Marcelo Rebelo de Sousa confessou ontem concordar com as vantagens de publicar estatísticas sobre a saída de capitais para offshores.
“Porquê? Porque, embora se saiba que isso pode fornecer aos próprios e a outros o conhecimento de como age o fisco, tem também uma vantagem de transparência, que é: o português que paga impostos e o português que tem a sua atividade financeira sobretudo concentrada em Portugal saber quem, nos termos legais, para pagar fornecimentos ou para fazer transferências de capital, acaba por transferir dinheiro para as offshores”, defendeu o Presidente da República que acha que os benefícios da publicitação superam os seus eventuais riscos.

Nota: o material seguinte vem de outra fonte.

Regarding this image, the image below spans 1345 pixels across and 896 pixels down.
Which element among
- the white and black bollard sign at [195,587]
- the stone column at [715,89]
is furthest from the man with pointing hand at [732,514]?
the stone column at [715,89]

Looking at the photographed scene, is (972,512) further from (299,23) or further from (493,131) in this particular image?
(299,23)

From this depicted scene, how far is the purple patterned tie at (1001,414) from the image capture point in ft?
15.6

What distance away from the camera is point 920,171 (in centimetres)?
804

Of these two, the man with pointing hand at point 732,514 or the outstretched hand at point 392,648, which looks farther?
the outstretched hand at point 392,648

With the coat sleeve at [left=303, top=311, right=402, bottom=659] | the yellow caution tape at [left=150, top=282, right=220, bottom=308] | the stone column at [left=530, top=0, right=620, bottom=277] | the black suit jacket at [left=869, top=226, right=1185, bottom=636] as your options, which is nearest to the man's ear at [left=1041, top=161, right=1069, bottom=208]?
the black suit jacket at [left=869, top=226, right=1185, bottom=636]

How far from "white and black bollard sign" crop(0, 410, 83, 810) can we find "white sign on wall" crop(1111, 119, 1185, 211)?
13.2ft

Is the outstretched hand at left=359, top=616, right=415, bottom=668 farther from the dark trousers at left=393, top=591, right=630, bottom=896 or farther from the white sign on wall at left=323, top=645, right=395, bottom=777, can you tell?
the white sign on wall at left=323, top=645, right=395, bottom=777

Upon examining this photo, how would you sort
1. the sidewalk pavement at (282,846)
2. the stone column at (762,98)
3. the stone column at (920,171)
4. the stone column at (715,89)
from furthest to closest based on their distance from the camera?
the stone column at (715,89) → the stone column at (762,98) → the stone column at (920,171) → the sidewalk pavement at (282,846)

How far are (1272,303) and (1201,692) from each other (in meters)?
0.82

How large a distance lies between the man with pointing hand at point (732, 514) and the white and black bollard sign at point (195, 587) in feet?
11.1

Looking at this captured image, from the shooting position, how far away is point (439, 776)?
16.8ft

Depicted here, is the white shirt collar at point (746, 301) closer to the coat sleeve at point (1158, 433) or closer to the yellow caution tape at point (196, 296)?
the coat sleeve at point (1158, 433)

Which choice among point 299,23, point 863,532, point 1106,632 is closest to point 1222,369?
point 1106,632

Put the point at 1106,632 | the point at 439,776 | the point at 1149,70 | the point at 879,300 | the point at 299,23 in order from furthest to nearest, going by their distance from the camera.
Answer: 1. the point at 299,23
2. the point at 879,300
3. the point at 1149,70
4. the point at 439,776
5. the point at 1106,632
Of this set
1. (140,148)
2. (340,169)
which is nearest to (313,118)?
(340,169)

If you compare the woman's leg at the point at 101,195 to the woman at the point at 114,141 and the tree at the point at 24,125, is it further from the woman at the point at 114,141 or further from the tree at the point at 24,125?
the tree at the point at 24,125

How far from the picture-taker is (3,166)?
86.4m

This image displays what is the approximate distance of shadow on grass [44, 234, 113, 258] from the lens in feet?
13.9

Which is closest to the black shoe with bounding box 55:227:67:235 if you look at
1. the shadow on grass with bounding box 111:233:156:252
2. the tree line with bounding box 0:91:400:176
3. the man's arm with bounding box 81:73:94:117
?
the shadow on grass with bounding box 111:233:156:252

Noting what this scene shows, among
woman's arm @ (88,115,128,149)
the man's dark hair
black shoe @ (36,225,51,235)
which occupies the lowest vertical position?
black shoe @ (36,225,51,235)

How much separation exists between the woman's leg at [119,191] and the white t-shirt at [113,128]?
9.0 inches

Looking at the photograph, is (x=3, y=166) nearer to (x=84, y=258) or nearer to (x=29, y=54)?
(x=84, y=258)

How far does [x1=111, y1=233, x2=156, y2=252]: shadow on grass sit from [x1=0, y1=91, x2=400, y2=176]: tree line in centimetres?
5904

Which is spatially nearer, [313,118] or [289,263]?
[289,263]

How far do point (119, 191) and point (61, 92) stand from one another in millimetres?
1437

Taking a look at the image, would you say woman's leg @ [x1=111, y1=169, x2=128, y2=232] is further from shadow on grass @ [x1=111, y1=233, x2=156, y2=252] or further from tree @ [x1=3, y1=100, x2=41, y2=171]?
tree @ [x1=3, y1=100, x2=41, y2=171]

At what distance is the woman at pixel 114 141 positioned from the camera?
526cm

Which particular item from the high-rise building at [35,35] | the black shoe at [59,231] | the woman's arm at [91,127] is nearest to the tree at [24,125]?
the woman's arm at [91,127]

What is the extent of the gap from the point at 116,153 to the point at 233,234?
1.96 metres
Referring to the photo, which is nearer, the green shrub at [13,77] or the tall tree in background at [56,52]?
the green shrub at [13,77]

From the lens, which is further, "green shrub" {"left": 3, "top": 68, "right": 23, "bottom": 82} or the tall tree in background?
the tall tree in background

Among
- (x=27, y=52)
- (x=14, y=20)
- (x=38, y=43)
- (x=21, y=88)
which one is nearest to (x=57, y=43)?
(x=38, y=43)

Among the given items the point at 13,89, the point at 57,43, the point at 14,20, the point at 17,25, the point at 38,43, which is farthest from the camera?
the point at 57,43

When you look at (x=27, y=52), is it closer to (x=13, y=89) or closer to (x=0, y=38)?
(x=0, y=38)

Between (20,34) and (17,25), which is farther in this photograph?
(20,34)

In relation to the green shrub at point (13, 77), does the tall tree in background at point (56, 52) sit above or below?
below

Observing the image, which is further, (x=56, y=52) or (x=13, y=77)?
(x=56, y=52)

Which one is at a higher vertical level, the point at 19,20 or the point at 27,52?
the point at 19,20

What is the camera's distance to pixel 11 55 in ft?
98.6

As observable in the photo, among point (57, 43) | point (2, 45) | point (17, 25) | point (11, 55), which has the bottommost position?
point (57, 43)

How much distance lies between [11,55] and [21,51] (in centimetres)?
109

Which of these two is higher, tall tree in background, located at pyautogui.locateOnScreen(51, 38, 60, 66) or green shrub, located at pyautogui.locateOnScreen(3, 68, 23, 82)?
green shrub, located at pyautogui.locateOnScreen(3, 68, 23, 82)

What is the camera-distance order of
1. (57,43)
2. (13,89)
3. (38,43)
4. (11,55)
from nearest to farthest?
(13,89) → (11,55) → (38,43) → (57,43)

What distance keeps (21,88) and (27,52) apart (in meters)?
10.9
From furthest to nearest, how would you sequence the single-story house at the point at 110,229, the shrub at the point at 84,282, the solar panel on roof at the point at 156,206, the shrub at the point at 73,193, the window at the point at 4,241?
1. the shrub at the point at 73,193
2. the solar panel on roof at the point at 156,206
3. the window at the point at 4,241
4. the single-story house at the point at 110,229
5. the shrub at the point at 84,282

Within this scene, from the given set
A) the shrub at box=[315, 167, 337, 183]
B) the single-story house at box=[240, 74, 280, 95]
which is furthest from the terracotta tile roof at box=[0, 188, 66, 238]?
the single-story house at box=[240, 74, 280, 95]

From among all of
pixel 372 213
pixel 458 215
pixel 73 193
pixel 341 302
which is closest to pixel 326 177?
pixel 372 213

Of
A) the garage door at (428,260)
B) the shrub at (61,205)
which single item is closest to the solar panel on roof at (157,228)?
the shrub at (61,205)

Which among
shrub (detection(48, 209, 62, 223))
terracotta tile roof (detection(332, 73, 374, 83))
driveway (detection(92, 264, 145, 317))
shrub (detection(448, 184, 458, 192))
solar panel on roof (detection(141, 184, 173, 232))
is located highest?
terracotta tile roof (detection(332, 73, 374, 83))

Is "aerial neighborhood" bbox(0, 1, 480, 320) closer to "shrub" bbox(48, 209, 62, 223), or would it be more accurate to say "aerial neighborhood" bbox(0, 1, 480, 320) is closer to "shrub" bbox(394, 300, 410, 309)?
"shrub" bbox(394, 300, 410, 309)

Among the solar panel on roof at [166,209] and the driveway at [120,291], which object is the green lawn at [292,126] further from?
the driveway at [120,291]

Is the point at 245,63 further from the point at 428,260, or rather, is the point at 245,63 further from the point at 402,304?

“Nos pratos da balança é mais importante a transparência e o escrutínio público do que o risco de porventura com isso dar elementos àqueles que possam ficar a saber de mais e poder utilizar esse conhecimento”, frisou o Presidente ainda antes de saber que o ex-secretário de Estado Paulo Núncio tinha defendido exatamente o contrário numa audição no parlamento.
Marcelo Rebelo de Sousa tinha, aliás, começado por explicar aos jornalistas que não queria comentar os trabalhos que estavam a decorrer na Assembleia da República, acrescentando não ter acompanhado a audição de Núncio.
O ex-governante do CDS tinha, contudo, defendido um raciocínio oposto ao do Presidente. Paulo Núncio tinha assumido perante os deputados ter tomado a decisão de não publicar as estatíticas sobre transferências para paraísos fiscais entre 2011 e 2014 por ter “dúvidas” sobre as suas vantangens.
As dúvidas de Núncio
“Reconheço que essa publicação poderia ter sido realizada e que a decisão de não publicação poderá não ter sido a mais adequada”, acabou por admitir Núncio depois de explicar que as suas “dúvidas” se prendiam com a possibilidade de a divulgação dos dados “beneficiar o infrator” e com a “confusão” que podia gerar o facto de os dados incluirem operações sujeitas à cobrança de impostos e outras que não teriam de pagar qualquer imposto.
O entendimento de Paulo Núncio também esbarra com o de Fernando Rocha Andrade. O atual secretário de Estado dos Assuntos Fiscais não só autorizou a publicação das estatísticas como defendeu ontem que foi precisamente o conhecimento desses dados que permitiu detetar a ausência de mais de 14 mil transferências do sistema informático do Fisco que, por não constarem dessa base de dados, não tinha sido alvo de qualquer “controlo inspetivo”.
Rocha Andrade diz que ainda é cedo para dizer se houve ou não perda de receita fiscal, mas admite que só agora a Autoridade Tributária poderá começar a analisar essas “transferências ocultas” e que isso provavelmente nunca aconteceria se não tivesse optado por publicar estatísticas.